Huit parlementaires, dont la députée iséroise Émilie Chalas, ont accompagné au Niger Gérard Collomb et Jean-Yves Le Drian, respectivement ministre de l’Intérieur et des Affaires étrangères. L’objectif du déplacement était de parler du contrôle des migrations avec plusieurs pays africains (Niger, Tchad, Mali, Burkina Faso, Mauritanie, Côte d’Ivoire, Guinée, Sénégal et Libye. Émilie Chalas et les parlementaires invités ont pu en profiter pour découvrir au plus près la situation de migrations dont « la question [...] dépasse largement les frontières de françaises». 

Emilie Chalas, députée La République en Marche, invitée de France Bleu Isère Matin

La question migratoire est internationale et complexe

Au Sahel, l’élue de la majorité a pu mesurer combien la question migratoire est internationale et complexe. Un déplacement "qui permet de sortir de son nombril et de s’échapper de deux fantasmes contradictoires. Le premier fantasme c'est la peur des migrants et des migrations et le deuxième c'est de croire que l’on peut accueillir tout le monde. »

La visite incluait un passage à Agadez, ville considérée comme un carrefour des routes migratoires.
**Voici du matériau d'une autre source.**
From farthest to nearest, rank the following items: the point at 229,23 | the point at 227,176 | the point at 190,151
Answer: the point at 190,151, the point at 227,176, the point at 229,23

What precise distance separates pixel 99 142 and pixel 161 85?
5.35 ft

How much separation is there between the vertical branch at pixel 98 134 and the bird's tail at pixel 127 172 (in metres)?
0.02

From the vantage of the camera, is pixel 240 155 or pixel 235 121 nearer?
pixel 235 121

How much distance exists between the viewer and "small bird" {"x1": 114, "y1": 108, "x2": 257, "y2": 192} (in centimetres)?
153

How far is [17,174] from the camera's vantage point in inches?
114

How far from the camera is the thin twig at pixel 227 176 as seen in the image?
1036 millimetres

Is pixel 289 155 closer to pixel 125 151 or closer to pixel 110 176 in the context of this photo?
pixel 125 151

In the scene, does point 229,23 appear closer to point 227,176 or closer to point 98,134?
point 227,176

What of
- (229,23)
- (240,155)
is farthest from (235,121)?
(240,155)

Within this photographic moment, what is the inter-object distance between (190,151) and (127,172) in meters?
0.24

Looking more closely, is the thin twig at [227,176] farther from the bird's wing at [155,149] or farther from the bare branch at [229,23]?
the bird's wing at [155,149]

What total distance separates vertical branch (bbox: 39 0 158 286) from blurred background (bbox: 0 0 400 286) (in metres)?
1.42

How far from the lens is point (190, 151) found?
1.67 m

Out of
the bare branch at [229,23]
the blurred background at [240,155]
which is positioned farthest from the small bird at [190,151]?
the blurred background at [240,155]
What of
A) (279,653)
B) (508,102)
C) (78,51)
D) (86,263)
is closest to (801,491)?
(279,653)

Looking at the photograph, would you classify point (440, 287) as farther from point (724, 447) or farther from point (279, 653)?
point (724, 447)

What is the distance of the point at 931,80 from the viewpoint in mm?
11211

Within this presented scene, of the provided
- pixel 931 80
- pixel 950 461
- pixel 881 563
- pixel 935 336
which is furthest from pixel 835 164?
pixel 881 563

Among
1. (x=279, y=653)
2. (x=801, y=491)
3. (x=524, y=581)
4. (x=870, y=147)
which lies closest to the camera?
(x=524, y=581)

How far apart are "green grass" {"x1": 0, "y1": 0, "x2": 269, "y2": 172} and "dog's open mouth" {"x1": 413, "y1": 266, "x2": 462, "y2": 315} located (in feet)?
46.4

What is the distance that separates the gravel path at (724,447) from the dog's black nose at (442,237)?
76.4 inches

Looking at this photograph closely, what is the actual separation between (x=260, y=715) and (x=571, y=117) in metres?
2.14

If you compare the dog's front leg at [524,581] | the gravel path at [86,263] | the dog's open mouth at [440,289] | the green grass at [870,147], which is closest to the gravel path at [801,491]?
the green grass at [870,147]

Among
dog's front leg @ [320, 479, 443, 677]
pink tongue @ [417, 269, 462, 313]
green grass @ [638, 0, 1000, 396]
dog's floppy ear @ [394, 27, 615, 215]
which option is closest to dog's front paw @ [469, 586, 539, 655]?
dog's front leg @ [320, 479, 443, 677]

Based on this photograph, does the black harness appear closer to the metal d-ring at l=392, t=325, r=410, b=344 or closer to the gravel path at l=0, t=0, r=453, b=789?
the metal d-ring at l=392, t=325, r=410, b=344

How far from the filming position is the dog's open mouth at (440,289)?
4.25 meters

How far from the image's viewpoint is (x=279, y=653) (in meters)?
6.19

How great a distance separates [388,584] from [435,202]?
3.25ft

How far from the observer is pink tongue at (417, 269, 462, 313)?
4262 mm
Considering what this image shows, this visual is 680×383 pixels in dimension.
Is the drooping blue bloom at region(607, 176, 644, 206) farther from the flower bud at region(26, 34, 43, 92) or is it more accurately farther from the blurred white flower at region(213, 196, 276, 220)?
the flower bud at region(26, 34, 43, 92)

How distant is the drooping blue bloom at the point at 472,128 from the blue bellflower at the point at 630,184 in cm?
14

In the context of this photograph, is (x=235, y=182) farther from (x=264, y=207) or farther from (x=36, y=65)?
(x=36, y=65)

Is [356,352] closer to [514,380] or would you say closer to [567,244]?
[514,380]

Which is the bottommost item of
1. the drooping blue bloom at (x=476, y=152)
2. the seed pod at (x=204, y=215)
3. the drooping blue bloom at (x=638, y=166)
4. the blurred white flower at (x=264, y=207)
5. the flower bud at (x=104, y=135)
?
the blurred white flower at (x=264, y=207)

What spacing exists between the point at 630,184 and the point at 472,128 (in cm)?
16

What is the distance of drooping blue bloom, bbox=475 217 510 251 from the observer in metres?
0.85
Permettant à la délégation française de prendre conscience de la réalité de la migration aujourd’hui dans cette ville essentiellement peuplée de migrants.« Tous les migrants ne veulent pas aller en Europe, en France, explique Émilie Chalas, Certains visent l’Algérie ou le Maroc pour y travailler. » Soulignant que la réalité est très différente selon les individus. 

« Les lois françaises ne sont suffiront pas à régler la question migratoire. »

Le constat d’Émilie Chalas est clair. Régler ces questions migratoires « va prendre du temps, les flux sont considérables » a-t-elle déclaré au micro de France Bleu Isère ce matin. Mais surtout la députée n’a pas manqué de rappeler le caractère essentiel de la coopération internationale sur le sujet : « Les lois françaises ne sont suffiront pas à régler la question migratoire. »

Au cours de leur voyage, les représentants français ont notamment discuté avec des représentants de l’OIM, l’Office international pour la migration, mandatés par les Nations Unies. L’OIM rapatrie les migrants victimes d'esclavage de travail ou sexuel en Libye. La députée a remarqué l’action efficace de cet organisme des Nations Unies qui : « Stoppe les migrants en leur expliquant en quoi c’est plus pertinent pour eux de retourner chez eux avec un projet. »

Pour plus d’efficacité, avec les différents acteurs de la région la France a besoin de partenaire avec une stabilité politique comme le Niger. L’élargissement de la coopération est prévu dans le nord du Sahel pour rendre l’action collective toujours plus efficace.